As Alan's incarceration continued, members of Hamas had surrounded a particular area of Gaza where they believed he was being held. The BBC's security advisers had also focused on the same area. Hamas began issuing threats that unless the journalist was released, they would storm certain houses and kill all occupants.

A week later, on July 4, I was sitting in the "Nightline" studio. Just before the broadcast began, I received an e-mail from a former colleague at the BBC. Alan Johnston had been released. Our production team in the control room quickly punched up the satellite feed and we watched live pictures from Gaza. Amidst scenes of chaos with gunmen jostling and flashlights shining…there was Alan.

We announced his release during the show and I felt my eyes filling with tears at the sheer joy of seeing him. Alive.

He was quickly moved to Jerusalem and soon reunited with his family in the U.K. And now, almost four months after Independence Day, Alan has agreed to be interviewed for tonight's broadcast. And though I've yet to speak with him personally, he sent word ahead.

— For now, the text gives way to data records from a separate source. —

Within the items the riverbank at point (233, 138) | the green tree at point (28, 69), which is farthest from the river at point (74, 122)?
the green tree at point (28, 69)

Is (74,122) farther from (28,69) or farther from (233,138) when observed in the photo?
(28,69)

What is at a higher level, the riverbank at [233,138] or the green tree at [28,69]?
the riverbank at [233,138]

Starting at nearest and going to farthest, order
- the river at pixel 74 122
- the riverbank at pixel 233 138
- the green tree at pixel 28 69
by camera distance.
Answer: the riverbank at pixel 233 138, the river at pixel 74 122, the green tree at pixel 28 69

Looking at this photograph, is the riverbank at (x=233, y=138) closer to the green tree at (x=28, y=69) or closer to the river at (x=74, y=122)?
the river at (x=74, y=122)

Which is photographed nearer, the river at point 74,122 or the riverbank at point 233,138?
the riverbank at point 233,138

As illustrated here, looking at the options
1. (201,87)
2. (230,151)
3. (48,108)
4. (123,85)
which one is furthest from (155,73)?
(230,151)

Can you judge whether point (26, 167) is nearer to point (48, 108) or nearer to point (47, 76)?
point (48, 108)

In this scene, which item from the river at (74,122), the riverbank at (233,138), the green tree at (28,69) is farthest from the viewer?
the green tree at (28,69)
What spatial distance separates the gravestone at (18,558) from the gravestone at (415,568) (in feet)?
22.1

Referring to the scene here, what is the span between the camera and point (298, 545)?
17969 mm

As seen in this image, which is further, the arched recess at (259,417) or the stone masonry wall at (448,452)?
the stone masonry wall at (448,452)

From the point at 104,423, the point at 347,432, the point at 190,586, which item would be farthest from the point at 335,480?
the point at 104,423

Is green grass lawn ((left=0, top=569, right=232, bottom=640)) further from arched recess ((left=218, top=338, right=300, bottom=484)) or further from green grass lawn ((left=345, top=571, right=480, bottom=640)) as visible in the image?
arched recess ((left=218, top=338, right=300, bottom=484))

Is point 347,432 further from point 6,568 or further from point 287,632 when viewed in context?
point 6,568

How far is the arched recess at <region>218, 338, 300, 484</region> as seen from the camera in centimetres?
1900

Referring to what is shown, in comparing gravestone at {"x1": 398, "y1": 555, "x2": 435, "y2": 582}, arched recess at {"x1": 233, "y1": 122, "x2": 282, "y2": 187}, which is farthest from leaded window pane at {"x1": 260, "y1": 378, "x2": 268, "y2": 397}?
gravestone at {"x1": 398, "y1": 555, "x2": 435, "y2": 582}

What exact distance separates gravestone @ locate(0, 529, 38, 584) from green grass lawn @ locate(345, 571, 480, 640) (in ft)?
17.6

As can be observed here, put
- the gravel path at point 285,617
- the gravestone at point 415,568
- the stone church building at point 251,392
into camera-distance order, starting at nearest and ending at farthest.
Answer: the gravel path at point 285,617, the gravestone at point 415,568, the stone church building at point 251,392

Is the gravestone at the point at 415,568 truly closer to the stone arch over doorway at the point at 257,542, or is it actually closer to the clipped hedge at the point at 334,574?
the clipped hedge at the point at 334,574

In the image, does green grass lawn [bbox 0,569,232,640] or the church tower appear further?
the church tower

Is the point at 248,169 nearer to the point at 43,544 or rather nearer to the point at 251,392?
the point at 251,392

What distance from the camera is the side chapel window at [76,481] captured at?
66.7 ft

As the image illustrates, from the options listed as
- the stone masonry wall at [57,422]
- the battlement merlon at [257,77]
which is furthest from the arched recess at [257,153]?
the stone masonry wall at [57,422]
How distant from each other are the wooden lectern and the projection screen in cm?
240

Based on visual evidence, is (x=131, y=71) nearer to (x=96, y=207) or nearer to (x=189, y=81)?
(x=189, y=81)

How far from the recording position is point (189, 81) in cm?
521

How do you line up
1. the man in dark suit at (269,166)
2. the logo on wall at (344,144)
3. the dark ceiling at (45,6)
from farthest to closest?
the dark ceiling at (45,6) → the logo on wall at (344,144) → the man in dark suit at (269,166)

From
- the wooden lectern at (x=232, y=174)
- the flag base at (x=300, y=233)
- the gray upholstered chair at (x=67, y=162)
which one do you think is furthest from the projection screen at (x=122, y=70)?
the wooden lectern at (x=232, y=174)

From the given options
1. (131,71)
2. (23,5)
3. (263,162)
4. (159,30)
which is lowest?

Little did I know that despite him being held in a darkened room throughout his ordeal, with no freedom of movement and barely able to see -- he'd been forced to discard his disposable contact lenses and did not have any spectacles -- his kidnappers had granted him the one window that he longed for: a small radio. Incredibly, Alan Johnston heard every word that I spoke at the U.N. Tonight we'll hear from him.